Exercise =>
Reproduce without any change the lines running from the one that contains "501, 1024, 553)" through the end of the records, both ends included.

[Spatial questions tied to pictures]
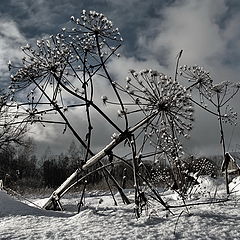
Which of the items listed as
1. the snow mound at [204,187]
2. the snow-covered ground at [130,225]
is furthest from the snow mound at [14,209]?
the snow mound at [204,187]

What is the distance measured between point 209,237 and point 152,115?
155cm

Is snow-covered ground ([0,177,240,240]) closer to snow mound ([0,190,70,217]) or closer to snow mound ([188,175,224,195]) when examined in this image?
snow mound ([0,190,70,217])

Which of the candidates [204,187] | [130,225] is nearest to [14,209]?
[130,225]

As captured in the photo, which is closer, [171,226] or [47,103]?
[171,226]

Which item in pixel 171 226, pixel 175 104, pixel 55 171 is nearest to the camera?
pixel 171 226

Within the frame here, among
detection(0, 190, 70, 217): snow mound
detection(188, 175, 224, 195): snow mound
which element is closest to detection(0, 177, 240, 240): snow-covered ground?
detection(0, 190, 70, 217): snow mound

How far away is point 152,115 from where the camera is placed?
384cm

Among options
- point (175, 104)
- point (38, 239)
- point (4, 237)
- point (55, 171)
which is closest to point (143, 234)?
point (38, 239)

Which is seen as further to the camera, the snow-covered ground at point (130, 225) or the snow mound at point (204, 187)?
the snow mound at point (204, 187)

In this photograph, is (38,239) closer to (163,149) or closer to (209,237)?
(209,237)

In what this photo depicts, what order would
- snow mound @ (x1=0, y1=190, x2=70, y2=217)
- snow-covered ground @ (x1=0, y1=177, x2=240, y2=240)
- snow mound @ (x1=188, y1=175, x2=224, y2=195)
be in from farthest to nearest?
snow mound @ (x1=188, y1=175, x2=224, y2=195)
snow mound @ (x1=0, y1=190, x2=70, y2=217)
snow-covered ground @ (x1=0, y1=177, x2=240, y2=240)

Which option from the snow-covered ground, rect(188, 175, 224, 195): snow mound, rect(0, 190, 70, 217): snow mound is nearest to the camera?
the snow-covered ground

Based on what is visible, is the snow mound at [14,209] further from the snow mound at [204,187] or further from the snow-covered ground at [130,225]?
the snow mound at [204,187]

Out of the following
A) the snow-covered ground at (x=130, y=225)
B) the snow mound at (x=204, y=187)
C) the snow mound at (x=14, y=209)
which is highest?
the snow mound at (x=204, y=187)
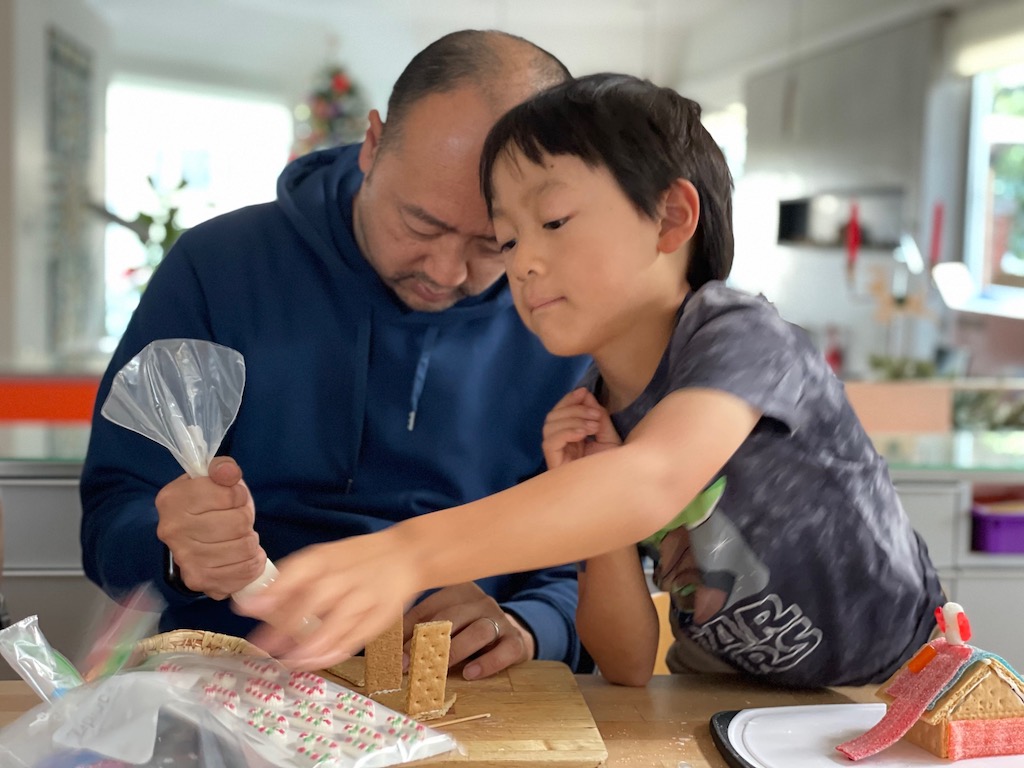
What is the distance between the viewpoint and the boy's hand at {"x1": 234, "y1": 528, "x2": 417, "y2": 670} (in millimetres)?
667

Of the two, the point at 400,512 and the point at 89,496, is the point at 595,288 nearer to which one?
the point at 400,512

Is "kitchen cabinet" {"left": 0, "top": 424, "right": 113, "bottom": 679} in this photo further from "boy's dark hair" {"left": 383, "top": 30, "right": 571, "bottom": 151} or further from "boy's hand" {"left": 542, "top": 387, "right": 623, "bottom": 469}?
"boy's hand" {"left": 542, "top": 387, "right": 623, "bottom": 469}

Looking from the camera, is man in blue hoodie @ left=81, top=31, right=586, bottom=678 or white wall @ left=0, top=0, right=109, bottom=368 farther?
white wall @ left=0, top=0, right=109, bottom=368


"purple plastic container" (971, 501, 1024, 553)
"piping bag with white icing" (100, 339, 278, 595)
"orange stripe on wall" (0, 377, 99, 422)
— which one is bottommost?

Task output =>
"purple plastic container" (971, 501, 1024, 553)
"piping bag with white icing" (100, 339, 278, 595)
"orange stripe on wall" (0, 377, 99, 422)
— which one is bottommost?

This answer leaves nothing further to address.